Medeni ile Vahşi

Montreal'de geziyoruz. Ağaçlık bir yerde, çok sayıda kırmızı sincap var. Beni Kanada'ya, konuşmaya davet eden arkadaşımın karısı anlatıyor: "Eskiden sincabın çok şirin bir hayvan olduğunu düşünürdüm" diyor. "Ee? Değil miymiş?" "Gene şirin olabilir" diye devam ediyor, "ama bahçe sahibi olalı ne kadar muzır olabileceğini de anladım."

Bu dolaştığımız yer kentin dışında olmasa da ağaçlık, kırlık bir yer. Ama kentin içinde gezinirken de birer ikişer görüyorduk bunları. Şimdi şu satırları yazarken Toronto'dayım. Burada kırmızısına rastlamadım ama siyahı var, grisi var.

İngiltere'deki arkadaşlarım da (Oxford'da otururken) sincaptan dert yanarlardı. Demek gerçekten var bazı yaramazlıkları.

Michaella, sincap konusundan 'rakun' konusuna geçiyor. Bu da Kuzey Amerika'ya özgü bir hayvan, gözlerinin üzerinden siyah bir bant geçer ve onun için maske takmış bir hayduda, hırsıza benzetebilirsiniz. Yalnız görünüşü değil, âdetleri de benziyor aslında.

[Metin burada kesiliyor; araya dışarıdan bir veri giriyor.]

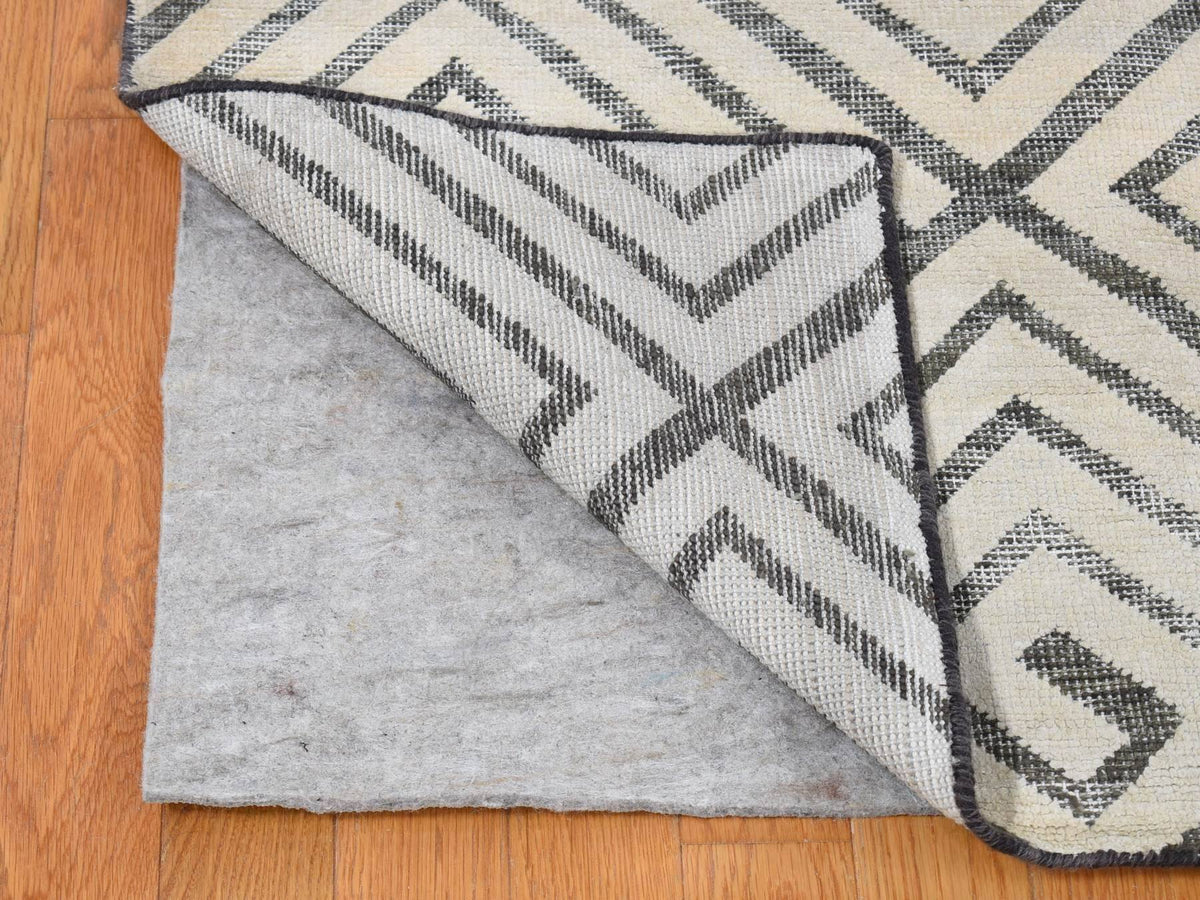 Modern / Contemporary hand-knotted wool/silk rug in Ivory, 9' x 12' — SKU O080447 (view 5)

Michaella'nın komşusunun evinin altına bir rakun ailesi yerleşmiş. Bahçeyi bunlardan korumak büsbütün zor. Artık belediye mi, kimse böyle sorunlara bakan, onların peşine düşmüş. Onları bulmasına bulmuş, ama derdine çare bulamamış. Bu daire, vaktiyle, bu gibi hayvanları tutar ve daha uzaklarda bir yerlere götürürmüş. Ama hayvan hakkı savunanlar bu işe itiraz etmişler. Hayvanlar yakalanırken ve kafes içinde taşınırken stres geçiriyorlarmış. Bu şikâyetler üstüne daire de faaliyetini durdurmuş.
 

Michaella, telefonda bunları dinleyince, "Ama ben de stresli bir kadın oldum bu rakunlarla" diye üsteleyecek olmuş. Telefondaki adam, hiç aldırışsız, "O önemli değil, hanımefendi" demiş, "Siz bir sinir hapı yutabiliyorsunuz. Oysa hayvanlar yutamıyor.

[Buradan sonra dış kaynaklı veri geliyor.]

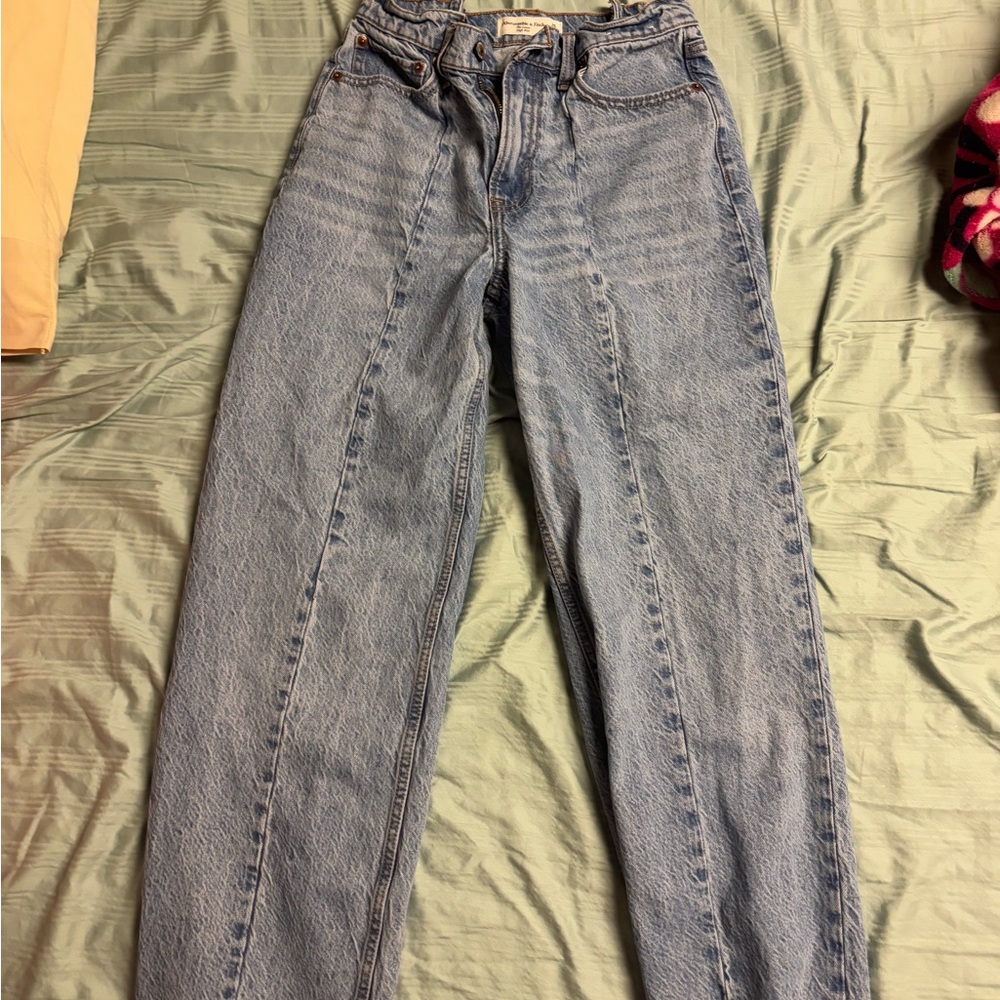 Abercrombie jeans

Böylece Michaella rakunları ve sincapları ve.. evet, dahası da var -köstebekleri, kirpileriyle bahçesini bir arada sürdürmeye çalışıyor. Herhalde zaman zaman bir sinir hapı yutuyordur.

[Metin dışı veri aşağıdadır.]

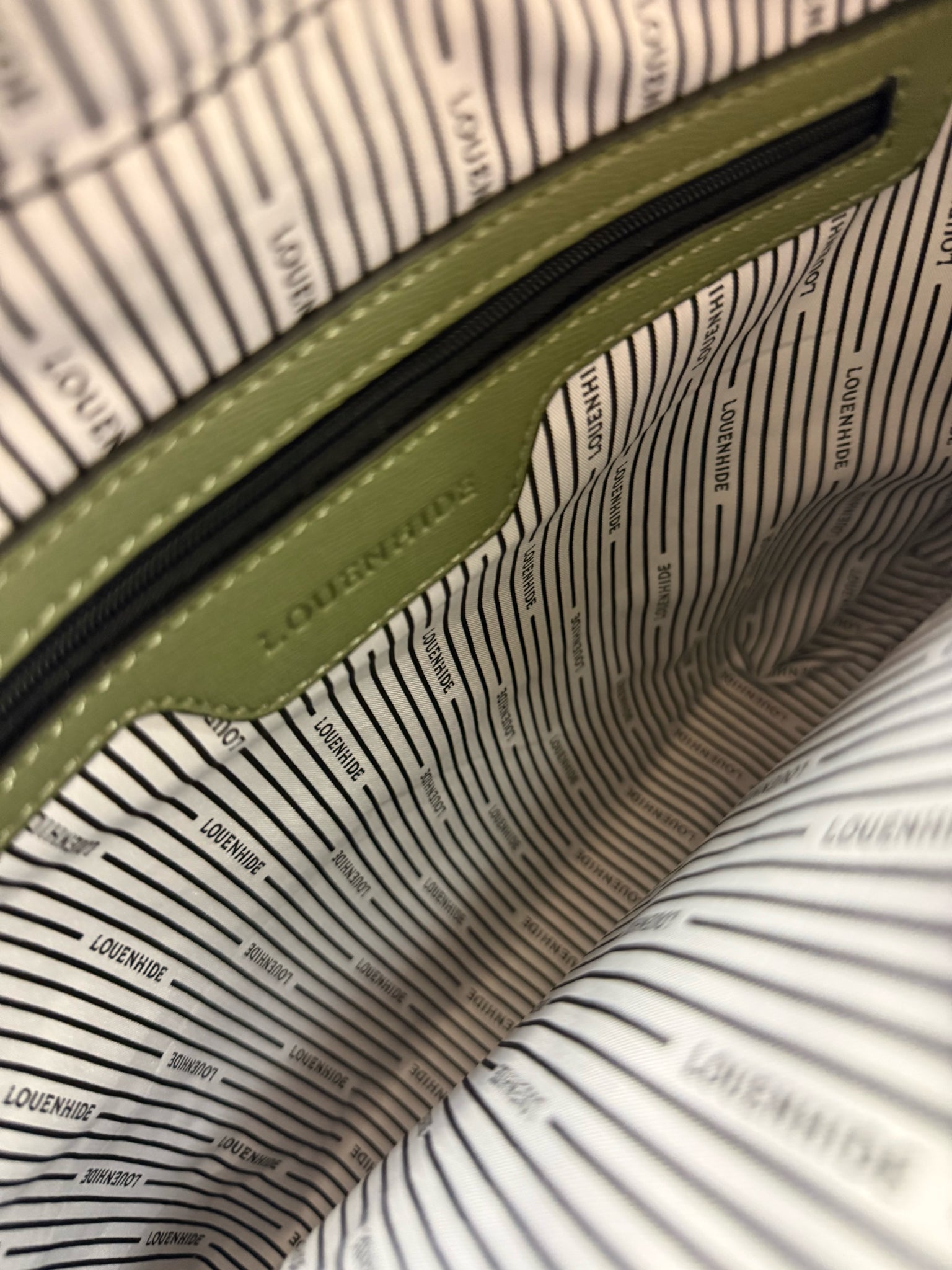 LOUENHIDE Tote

Bu anlattığım durumlarla bizim memleketteki 'medeniyet' ve 'doğa' kavramlarının ne kadar farklı olduğunu düşündüm. Oxford'da geceleri tilkilerin çığlıklarını dinlerdik. Londra'da arkadaşım Hikmet bahçelerine ziyarete gelen gelincik gibi çeşitli 'vahşi' hayvanları anlatırdı.

Evet, 'vahşi'! Kavram bu. 'Medeniyet' ve 'vahşet', birbirinin karşıtı olan bu iki kavram bizim aklımızdaki. Tabii burada yalnız Türkiye'yi de kastetmiyorum. Durumun İran'da veya hatta Yunanistan ya da Bulgaristan'da çok farklı olacağını sanmıyorum. 'Medeni' olmak, 'vahşi' denen şeyleri barındırmamayı içeriyor. Onun için bizim gibi memleketlerde bırakın kentler bir yana, dağda bayırda bile 'vahşi' hayvan kalmadı, son kalanları da tükeniyor.
 

Oysa buralarda insanlar bizim oralardakinin çok daha ilerilerine giden 'kentleşme/modernizasyon' vb. süreçler içinde, 'Ne yapsak da doğal hayatı zedelemeden işimizi görsek' derdindeler. Bu anlayışta 'medeni', 'vahşi' olanı yok etmiyor, öldürmüyor, kendi içinde ama yaşayacağı bir yer yaratmaya çalışıyor.

'Niye böyle?' derseniz, ben bunu 'modernizasyon' dediğimiz şeyin bu ülkelerin bağrından çıkmış olmasına bağlıyorum. Kendi ürettiği şeye karşı daha bilinçli olmayı ve onun denetlenmesi gerektiğini öğretmiş. 'Amanın çok geç kaldım! Ne etsem de şu öndekilere yetişsem?' diye bir telaşı yok. Ayrıca, yarattığı 'modernizasyon'la, 'teknoloji'yle nelere kıydığının da daha çok bilincinde. Önemli olan, bunun bir 'kıyım' olduğunu anlaması ve telafi etmek için her türlü tedbiri almaya hazır olması.

Onun için burada sincabıyla birlikte yaşamak bir 'gerilik ayıbı' değil, tersine, 'ileri' olmanın ölçütü.